A ética financeira descreve um código de conduta aceitável que garante condições equitativas para todas as partes interessadas como base para um tratamento justo no sistema financeiro.
Mas esta ética está a evoluir a par e passo com a sociedade.
O que é a ética financeira moderna?
A ética financeira não é um conceito estático. Os sectores financeiro e bancário estão a passar por uma reconfiguração à medida que a crise climática se aperta em todas as facetas da vida quotidiana.

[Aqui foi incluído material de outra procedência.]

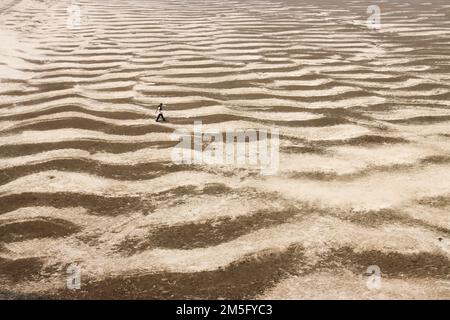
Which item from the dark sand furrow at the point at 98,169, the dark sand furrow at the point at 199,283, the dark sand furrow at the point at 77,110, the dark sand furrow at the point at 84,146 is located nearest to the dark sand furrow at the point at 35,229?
the dark sand furrow at the point at 199,283

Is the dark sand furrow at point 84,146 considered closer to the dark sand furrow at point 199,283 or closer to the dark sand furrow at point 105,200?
the dark sand furrow at point 105,200

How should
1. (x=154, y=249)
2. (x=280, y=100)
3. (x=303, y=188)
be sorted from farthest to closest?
(x=280, y=100) < (x=303, y=188) < (x=154, y=249)

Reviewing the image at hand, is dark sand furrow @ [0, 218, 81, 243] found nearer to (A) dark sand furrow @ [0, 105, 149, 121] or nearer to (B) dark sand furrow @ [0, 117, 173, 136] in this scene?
(B) dark sand furrow @ [0, 117, 173, 136]

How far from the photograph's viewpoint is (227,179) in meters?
4.87

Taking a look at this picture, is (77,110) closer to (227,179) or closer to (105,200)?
(105,200)

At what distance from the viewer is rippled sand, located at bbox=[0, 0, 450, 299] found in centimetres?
344

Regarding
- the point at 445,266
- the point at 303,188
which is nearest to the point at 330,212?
the point at 303,188

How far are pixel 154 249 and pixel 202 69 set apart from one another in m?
6.50

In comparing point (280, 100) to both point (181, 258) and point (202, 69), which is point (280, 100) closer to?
point (202, 69)

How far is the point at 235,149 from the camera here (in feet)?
18.5

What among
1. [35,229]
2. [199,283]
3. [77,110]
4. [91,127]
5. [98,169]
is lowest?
[199,283]

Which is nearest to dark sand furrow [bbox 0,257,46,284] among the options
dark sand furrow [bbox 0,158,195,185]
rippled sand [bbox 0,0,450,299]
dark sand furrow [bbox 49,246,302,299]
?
rippled sand [bbox 0,0,450,299]

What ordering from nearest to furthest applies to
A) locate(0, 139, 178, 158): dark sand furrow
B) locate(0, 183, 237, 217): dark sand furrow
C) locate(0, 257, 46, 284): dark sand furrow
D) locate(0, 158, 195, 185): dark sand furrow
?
1. locate(0, 257, 46, 284): dark sand furrow
2. locate(0, 183, 237, 217): dark sand furrow
3. locate(0, 158, 195, 185): dark sand furrow
4. locate(0, 139, 178, 158): dark sand furrow

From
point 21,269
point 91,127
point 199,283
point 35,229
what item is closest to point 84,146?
point 91,127
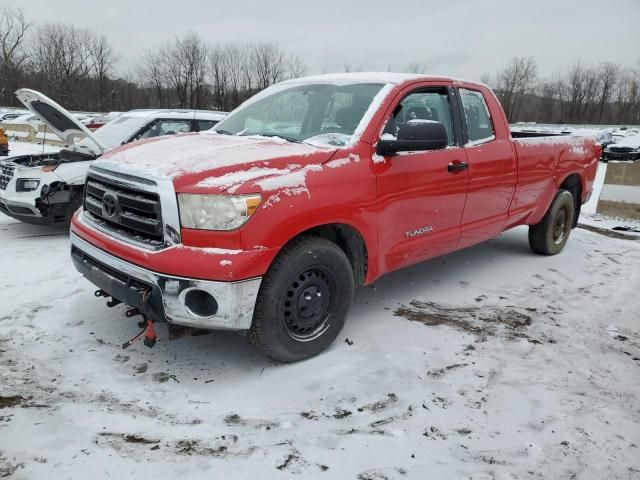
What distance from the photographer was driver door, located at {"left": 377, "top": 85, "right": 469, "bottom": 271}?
3.64 m

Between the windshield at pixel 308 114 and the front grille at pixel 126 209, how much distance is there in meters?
1.20

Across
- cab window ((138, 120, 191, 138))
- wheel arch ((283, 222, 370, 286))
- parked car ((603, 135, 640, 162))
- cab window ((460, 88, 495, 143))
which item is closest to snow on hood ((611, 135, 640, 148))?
parked car ((603, 135, 640, 162))

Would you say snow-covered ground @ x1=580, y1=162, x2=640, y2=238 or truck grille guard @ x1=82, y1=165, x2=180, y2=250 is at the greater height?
truck grille guard @ x1=82, y1=165, x2=180, y2=250

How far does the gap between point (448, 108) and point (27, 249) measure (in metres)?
4.90

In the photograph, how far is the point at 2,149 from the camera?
552 inches

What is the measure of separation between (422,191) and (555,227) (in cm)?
316

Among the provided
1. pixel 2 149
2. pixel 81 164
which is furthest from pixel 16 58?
pixel 81 164

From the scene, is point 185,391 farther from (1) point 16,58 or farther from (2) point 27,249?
(1) point 16,58

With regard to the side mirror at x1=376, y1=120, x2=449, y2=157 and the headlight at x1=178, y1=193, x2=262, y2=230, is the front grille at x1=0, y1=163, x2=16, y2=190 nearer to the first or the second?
the headlight at x1=178, y1=193, x2=262, y2=230

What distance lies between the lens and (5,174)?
6227 millimetres

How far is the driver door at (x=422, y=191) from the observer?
143 inches

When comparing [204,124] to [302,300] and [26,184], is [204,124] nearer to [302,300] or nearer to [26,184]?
[26,184]

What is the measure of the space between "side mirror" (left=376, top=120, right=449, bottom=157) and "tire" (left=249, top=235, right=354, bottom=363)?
810 millimetres

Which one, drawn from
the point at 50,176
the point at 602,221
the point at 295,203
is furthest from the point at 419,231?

Os factores ambientais desempenham atualmente um papel cada vez mais importante na estratégia empresarial. Em muitas organizações, a responsabilidade social está a conviver com a sua contrapartida fiscal. O status quo está a mudar.
Tradicionalmente, a ética financeira tem-se debruçado sobre o tratamento de informações materiais não públicas e a comunicação de actos não éticos.
Considerar a ética financeira moderna uma atualização dessa filosofia que incorpora factores ambientais, sociais e de governação como aspectos importantes da tomada de decisões éticas para as instituições financeiras.
O investimento responsável é um exemplo da ética financeira moderna na prática. À medida que os investidores compreendem melhor o impacto dos seus investimentos, muitos optam por aplicar um novo tipo de raciocínio à forma como afectam os recursos.

Quando confrontados com a decisão entre investimentos em combustíveis fósseis e em energias limpas, uma abordagem moderna da ética financeira ajuda a orientar as decisões numa direção mais justa, trabalhando para garantir a prosperidade das gerações actuais e futuras.
72% dos investidores institucionais consideram atualmente as métricas ESG como parte integrante do seu dever fiduciário, o que representa uma aceleração notável da influência das ESG no sector financeiro nos últimos anos, à medida que estas se vão integrando no próprio ADN das finanças.
"Agir de uma forma financeiramente ética é um bem que se acumula."
O acrónimo amplamente utilizado estabelece padrões para um sentido alargado de perceção que as empresas do futuro estão a adotar.
O cumprimento das normas éticas não é um facto isolado. Manter-se numa base eticamente sólida exige que as instituições financeiras permaneçam abertas à adaptação de novas perspectivas às suas diretrizes éticas, à medida que a opinião pública evolui.
Porque é que a ética nas finanças é importante?
Embora a ética financeira não regule exclusivamente se algo se enquadra nas linhas legais, estas duas realidades coincidem frequentemente. Um esquema útil seria pensar nelas como uma bússola para navegar entre boas e más escolhas.
Em situações complexas, ajudam a manter o rumo. Em dilemas delicados, informam sobre um caminho mais sensato a seguir. No grande esquema das coisas, são o lubrificante que mantém a máquina do capital global a funcionar.
Sem ela, os sistemas financeiros de todo o mundo deixariam de funcionar. A confiança que depositamos no sistema para que este manuseie o nosso dinheiro de forma responsável é vital para garantir a sobrevivência do sistema.
Manter-se acima do quadro reduz o risco de uma empresa ser vítima de desastres de reputação, crises legais e questões gerais de legitimidade, problemas que estão longe de ser invejáveis.
Atuar de uma forma financeiramente ética é um bem que se acumula. Uma ética forte influencia a governação da empresa, que se repercute no comportamento dos trabalhadores. Uma cultura forte baseada em valores partilhados e transparentes começa no topo.
A adoção de valores de honestidade e integridade são partes integrantes do ADN que compõe a ética financeira moderna. Ao alargar a ética para incluir considerações ambientais e sociais, as instituições financeiras podem desenvolver os seus esforços, deixando o mundo e as suas empresas num lugar melhor.